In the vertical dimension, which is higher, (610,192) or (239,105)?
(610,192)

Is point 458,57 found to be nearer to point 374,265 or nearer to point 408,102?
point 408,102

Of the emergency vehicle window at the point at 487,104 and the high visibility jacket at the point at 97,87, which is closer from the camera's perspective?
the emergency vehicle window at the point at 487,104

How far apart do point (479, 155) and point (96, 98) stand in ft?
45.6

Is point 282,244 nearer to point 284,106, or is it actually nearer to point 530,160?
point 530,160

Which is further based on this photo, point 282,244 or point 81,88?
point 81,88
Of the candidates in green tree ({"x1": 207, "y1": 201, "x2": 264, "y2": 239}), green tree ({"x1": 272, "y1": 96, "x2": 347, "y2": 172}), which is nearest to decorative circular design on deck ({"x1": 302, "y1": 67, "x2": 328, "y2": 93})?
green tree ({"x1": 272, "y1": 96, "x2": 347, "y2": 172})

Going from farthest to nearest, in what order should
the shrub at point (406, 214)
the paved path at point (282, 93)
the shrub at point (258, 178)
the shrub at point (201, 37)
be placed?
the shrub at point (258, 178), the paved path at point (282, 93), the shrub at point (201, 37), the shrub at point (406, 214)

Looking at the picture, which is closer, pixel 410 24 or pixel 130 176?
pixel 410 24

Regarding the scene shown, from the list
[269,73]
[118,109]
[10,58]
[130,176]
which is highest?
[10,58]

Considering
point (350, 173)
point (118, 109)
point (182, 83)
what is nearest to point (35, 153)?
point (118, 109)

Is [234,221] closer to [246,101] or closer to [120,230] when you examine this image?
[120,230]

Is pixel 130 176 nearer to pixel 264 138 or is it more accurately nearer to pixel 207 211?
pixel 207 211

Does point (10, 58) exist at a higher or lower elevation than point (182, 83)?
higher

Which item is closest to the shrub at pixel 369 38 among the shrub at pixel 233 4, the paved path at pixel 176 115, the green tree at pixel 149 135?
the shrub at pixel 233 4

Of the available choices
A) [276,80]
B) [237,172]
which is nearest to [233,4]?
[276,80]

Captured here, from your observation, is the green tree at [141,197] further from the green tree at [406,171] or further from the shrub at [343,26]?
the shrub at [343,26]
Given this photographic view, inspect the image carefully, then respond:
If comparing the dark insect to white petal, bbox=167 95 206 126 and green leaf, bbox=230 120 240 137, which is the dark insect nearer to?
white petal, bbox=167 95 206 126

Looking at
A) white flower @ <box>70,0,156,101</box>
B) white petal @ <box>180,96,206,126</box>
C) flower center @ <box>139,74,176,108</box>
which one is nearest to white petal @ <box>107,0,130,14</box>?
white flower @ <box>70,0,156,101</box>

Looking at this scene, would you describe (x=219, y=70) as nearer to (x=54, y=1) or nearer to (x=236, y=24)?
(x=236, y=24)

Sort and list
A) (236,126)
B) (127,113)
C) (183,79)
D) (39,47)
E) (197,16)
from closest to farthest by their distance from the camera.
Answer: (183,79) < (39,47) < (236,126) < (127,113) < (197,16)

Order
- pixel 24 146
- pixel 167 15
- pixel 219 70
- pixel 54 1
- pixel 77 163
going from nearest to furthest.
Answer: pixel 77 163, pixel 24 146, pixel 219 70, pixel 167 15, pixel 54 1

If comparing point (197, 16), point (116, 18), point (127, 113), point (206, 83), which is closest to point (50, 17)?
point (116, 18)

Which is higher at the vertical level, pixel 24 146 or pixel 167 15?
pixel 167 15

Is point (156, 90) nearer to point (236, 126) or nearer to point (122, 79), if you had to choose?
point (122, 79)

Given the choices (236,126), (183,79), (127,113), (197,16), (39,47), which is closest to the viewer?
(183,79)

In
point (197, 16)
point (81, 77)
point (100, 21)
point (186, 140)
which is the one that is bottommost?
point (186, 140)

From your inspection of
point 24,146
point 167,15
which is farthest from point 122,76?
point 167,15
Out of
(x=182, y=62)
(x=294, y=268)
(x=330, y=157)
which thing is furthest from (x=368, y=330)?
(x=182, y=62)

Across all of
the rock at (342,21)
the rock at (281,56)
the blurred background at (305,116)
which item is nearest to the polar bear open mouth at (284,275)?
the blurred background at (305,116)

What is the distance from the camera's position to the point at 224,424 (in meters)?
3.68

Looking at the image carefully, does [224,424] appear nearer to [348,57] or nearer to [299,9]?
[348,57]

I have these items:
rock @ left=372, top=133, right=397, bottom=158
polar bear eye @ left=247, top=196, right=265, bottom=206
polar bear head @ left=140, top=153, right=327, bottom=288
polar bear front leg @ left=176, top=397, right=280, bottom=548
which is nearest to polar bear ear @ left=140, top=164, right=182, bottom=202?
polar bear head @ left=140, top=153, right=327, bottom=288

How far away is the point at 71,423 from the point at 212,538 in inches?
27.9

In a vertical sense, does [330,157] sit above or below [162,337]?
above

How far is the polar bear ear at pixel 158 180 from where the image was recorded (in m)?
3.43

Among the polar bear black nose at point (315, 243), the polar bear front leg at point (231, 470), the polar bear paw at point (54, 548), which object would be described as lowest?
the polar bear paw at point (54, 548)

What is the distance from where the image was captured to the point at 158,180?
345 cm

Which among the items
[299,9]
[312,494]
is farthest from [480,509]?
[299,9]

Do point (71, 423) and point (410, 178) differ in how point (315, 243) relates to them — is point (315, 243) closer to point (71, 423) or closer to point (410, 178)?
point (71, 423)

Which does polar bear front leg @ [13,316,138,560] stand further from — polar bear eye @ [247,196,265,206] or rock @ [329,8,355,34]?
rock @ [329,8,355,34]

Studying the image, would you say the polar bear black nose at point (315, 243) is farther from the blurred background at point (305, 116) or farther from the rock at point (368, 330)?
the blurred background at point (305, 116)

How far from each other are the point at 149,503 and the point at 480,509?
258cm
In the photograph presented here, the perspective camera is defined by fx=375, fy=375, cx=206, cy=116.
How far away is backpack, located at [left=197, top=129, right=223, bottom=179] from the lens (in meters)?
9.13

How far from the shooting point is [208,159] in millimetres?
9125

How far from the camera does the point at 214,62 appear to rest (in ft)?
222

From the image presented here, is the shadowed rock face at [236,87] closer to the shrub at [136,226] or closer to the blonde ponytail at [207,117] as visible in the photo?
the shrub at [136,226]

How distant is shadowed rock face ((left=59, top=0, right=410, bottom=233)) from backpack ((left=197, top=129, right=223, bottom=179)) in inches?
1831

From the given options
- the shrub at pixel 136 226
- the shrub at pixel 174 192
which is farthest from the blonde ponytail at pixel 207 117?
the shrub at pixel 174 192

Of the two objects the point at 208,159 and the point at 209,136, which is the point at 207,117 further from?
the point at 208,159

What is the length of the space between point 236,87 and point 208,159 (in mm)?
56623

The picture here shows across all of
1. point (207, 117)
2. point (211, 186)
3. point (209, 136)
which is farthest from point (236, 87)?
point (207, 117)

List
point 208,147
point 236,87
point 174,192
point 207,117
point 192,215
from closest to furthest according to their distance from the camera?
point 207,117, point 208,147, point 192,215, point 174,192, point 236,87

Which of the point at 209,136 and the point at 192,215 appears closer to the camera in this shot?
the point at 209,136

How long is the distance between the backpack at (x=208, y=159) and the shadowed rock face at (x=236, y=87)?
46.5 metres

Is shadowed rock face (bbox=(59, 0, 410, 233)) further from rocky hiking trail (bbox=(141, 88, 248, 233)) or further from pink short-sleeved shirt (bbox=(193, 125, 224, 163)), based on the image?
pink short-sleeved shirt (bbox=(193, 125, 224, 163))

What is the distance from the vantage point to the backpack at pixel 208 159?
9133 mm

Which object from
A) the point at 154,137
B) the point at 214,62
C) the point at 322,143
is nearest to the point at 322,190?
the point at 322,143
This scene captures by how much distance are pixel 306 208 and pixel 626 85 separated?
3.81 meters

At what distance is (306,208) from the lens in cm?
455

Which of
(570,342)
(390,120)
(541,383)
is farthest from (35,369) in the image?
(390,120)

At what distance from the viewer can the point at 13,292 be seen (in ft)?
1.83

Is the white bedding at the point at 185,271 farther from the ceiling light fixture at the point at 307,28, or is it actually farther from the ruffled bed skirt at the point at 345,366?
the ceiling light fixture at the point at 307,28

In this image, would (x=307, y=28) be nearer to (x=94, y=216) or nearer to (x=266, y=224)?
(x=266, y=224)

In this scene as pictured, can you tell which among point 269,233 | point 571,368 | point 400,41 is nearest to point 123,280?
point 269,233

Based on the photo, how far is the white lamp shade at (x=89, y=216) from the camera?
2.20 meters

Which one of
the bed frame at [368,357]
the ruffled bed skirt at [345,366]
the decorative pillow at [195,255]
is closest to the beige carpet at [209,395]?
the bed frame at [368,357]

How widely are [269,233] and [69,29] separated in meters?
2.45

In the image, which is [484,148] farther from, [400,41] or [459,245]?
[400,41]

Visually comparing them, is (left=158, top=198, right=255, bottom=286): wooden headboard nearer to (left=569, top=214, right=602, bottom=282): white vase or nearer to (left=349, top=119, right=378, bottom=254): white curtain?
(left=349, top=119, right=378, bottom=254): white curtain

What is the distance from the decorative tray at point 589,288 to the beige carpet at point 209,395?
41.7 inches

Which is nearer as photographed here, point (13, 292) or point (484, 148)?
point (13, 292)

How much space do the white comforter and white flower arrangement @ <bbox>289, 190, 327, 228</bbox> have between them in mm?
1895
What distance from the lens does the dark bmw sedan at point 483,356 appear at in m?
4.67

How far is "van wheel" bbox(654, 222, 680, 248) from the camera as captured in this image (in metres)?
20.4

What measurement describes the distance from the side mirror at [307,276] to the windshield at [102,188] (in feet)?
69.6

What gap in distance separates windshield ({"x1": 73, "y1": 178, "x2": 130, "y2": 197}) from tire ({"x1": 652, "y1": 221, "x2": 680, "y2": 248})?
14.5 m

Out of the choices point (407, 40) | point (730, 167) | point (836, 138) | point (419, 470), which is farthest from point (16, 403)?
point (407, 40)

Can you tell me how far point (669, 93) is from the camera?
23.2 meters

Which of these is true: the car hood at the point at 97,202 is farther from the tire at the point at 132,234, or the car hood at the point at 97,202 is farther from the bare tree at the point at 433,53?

Problem requirements:
Please render the stretch from the line containing "Can you tell me" through the end of the data, both ends included, as a numbered list, leaving out any blank lines.

Result for this task:
1. Can you tell me how far point (669, 93) is from the camera?
2. 23.2 meters
3. Which of these is true: the car hood at the point at 97,202 is farther from the tire at the point at 132,234, or the car hood at the point at 97,202 is farther from the bare tree at the point at 433,53?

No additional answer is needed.